Une honte, c’est aussi ce que pense Jonathan Ravat, chef d’études sociales à l’Institut Cardinal Margéot et détenteur d’un doctorat en anthropologie des religions. Face à ce faible taux de participation de femmes candidates, il s’interroge sur le regard que porte le citoyen sur celles-ci. “Est-ce qu’il y a des mécanismes, des structures qui sont mis en place pour donner un espace à ces femmes de faire de la politique?”, se demande-t-il. Comme Loga Virahsawmy, il jette la pierre sur le patriarcat et le phallocentrisme des sociétés modernes. “Je l’ai toujours dit, je suis un féministe. Et je suis triste et déçu de voir si peu de femmes s’engager dans la politique, pas parce qu’elles ne veulent pas mais parce qu’elles ne peuvent pas. Et pourtant, les femmes sont extraordinaires dans leur engagement. Mais malheureusement, plusieurs choses font que leur engagement s’arrête au seuil de la politique, et c’est dommage”, dit-il.

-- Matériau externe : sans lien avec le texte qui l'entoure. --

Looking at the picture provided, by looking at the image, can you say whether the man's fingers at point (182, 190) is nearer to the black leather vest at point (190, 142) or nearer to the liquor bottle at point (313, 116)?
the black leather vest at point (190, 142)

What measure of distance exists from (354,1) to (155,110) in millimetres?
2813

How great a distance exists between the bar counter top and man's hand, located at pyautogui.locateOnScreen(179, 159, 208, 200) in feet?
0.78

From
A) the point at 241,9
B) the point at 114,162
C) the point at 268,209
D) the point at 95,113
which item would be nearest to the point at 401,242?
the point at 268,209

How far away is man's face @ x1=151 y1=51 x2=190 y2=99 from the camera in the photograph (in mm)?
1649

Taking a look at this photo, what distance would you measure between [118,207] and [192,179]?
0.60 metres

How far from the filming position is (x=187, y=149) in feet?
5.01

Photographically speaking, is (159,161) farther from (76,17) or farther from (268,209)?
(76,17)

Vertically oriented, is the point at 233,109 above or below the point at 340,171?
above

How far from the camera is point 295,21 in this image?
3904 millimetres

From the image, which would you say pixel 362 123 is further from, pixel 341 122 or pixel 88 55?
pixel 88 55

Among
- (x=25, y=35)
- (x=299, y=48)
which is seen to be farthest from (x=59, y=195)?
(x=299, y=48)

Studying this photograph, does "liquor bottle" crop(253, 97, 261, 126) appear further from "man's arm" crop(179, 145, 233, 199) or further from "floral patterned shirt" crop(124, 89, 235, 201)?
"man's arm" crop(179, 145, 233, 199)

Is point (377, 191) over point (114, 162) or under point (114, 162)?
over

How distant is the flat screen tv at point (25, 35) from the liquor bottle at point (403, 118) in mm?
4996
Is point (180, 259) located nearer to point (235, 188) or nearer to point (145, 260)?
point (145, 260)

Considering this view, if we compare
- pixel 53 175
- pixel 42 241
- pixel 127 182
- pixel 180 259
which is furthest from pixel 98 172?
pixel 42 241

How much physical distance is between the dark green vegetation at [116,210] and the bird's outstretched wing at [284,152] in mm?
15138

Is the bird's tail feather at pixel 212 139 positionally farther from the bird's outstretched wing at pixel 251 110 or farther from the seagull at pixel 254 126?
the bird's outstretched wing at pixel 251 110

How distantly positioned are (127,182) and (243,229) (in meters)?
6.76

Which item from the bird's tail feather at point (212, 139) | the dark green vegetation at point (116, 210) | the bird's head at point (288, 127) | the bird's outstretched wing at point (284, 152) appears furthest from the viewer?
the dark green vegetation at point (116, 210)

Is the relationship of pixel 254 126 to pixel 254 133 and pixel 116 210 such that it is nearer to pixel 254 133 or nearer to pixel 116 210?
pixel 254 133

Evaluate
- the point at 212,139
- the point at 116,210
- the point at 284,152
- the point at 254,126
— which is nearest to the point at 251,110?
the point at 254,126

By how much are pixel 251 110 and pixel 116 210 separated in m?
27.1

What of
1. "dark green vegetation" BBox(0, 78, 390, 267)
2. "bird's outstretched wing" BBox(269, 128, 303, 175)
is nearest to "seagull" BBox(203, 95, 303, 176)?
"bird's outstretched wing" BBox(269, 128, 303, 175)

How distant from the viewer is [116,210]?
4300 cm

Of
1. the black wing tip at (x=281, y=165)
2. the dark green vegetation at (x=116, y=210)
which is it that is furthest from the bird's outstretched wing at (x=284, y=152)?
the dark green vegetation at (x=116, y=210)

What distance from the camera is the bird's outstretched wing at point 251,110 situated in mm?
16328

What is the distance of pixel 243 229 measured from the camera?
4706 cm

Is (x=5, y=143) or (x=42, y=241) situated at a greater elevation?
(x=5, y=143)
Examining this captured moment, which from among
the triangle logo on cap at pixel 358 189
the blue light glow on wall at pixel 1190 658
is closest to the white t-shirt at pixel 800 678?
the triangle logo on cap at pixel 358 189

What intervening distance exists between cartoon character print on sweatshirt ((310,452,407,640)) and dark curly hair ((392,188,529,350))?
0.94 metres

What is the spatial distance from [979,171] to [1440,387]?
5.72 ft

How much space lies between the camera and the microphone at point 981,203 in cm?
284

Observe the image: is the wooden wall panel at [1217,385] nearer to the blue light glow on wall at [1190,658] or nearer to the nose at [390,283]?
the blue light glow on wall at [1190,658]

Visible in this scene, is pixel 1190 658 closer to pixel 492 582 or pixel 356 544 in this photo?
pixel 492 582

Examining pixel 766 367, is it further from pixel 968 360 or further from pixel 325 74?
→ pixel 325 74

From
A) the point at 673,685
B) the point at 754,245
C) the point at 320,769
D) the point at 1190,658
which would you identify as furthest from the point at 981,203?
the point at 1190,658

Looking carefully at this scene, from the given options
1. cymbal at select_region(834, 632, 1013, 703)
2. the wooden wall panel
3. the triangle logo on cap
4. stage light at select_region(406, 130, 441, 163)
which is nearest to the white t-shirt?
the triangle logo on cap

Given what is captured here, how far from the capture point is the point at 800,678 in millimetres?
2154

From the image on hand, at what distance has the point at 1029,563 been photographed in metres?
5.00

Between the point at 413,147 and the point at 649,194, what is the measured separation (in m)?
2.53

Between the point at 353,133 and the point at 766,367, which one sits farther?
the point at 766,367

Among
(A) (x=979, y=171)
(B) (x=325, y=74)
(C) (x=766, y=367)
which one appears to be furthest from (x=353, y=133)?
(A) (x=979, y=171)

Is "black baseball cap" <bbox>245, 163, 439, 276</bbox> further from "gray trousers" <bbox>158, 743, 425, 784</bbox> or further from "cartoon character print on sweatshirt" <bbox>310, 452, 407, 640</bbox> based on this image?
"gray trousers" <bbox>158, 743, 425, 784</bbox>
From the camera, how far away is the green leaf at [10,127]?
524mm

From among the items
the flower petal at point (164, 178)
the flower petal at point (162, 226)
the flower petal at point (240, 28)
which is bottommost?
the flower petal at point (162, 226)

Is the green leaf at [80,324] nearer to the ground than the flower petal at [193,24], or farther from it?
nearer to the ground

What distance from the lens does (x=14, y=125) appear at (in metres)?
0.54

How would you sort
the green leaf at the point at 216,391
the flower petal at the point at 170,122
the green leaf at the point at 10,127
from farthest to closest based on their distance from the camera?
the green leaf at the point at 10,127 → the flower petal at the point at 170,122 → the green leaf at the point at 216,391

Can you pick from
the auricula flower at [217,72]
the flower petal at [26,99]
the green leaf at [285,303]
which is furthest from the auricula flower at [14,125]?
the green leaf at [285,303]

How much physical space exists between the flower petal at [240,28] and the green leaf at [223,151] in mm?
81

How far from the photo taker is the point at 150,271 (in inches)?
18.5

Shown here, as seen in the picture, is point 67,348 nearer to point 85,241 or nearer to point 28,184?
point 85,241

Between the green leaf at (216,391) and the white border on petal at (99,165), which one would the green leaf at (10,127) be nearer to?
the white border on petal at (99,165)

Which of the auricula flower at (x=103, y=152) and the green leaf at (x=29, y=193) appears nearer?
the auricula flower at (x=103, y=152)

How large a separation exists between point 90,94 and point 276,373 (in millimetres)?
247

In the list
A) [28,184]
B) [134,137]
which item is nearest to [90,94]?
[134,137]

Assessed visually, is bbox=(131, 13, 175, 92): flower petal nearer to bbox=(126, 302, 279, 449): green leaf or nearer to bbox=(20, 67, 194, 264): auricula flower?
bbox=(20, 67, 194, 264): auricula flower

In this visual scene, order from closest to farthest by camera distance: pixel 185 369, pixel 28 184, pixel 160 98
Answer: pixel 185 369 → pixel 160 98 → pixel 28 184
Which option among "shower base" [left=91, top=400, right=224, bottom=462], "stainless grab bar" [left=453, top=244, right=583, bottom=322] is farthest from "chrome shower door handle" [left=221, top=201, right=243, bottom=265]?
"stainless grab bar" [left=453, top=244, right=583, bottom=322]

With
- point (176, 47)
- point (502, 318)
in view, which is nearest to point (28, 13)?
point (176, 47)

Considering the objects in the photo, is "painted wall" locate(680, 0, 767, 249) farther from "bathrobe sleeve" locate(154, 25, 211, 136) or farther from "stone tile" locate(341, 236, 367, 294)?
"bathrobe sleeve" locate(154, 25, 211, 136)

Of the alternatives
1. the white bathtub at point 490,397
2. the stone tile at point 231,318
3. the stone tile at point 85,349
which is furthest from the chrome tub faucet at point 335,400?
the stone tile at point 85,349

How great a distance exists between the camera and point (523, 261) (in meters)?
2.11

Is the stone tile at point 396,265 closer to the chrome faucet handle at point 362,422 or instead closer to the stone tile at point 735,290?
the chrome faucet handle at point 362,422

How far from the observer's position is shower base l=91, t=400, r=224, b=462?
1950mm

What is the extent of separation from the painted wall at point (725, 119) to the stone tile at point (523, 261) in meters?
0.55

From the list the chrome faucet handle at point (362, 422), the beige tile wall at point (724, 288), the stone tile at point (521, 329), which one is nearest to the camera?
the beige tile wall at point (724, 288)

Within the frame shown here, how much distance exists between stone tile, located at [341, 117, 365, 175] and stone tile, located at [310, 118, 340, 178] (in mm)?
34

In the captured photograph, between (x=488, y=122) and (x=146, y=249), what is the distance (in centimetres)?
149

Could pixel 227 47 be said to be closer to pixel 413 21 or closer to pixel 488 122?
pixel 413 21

En effet, selon Jonathan Ravat, il est navrant de voir que les femmes, encore aujourd’hui, ne puissent aller au-delà et pénétrer les sphères de la politique. “La domination masculine est un fait qui a traversé l’espace et le temps. Ce qui fait qu’elle a marqué la psyché humaine. Nous transportons, donc, avec nous ce prisme selon lequel l’homme doit tout le temps être dominant, et cela marque notre système”, explique-t-il. Un système social et politique où la femme peine à se trouver une place, tant l’homme en prend, et tant elle se fait petite. “Les femmes sont bloquées car, des fois, elles se bloquent elles-mêmes de peur de ne pas être à la hauteur et restent assises sur le banc de touche et regardent le match jouer. Ou sinon, elles restent enfermées dans leur rôle de mère ou d’épouse, ce qui peut être très positif car elles décident de s’occuper de leur famille, mais il y a aussi un bien supérieur où elles peuvent justement s’occuper de l’intérêt de la nation”, dit-il.

Jonathan Ravat remet en question les structures au niveau de la sécurité des femmes en politique. “Loin des clichés, cela est un fait que c’est plus difficile pour une femme d’aller à des réunions à des heures indues, etc. Par exemple, une femme enceinte qui fait de la politique, comment allons-nous réagir? Allons-nous nous moquer d’elle ou alors la saluer? Donc, à un moment donné, l’on devrait, nous aussi, nous poser la question: sommes-nous complices de ce système? Que faisons-nous pour le changer?”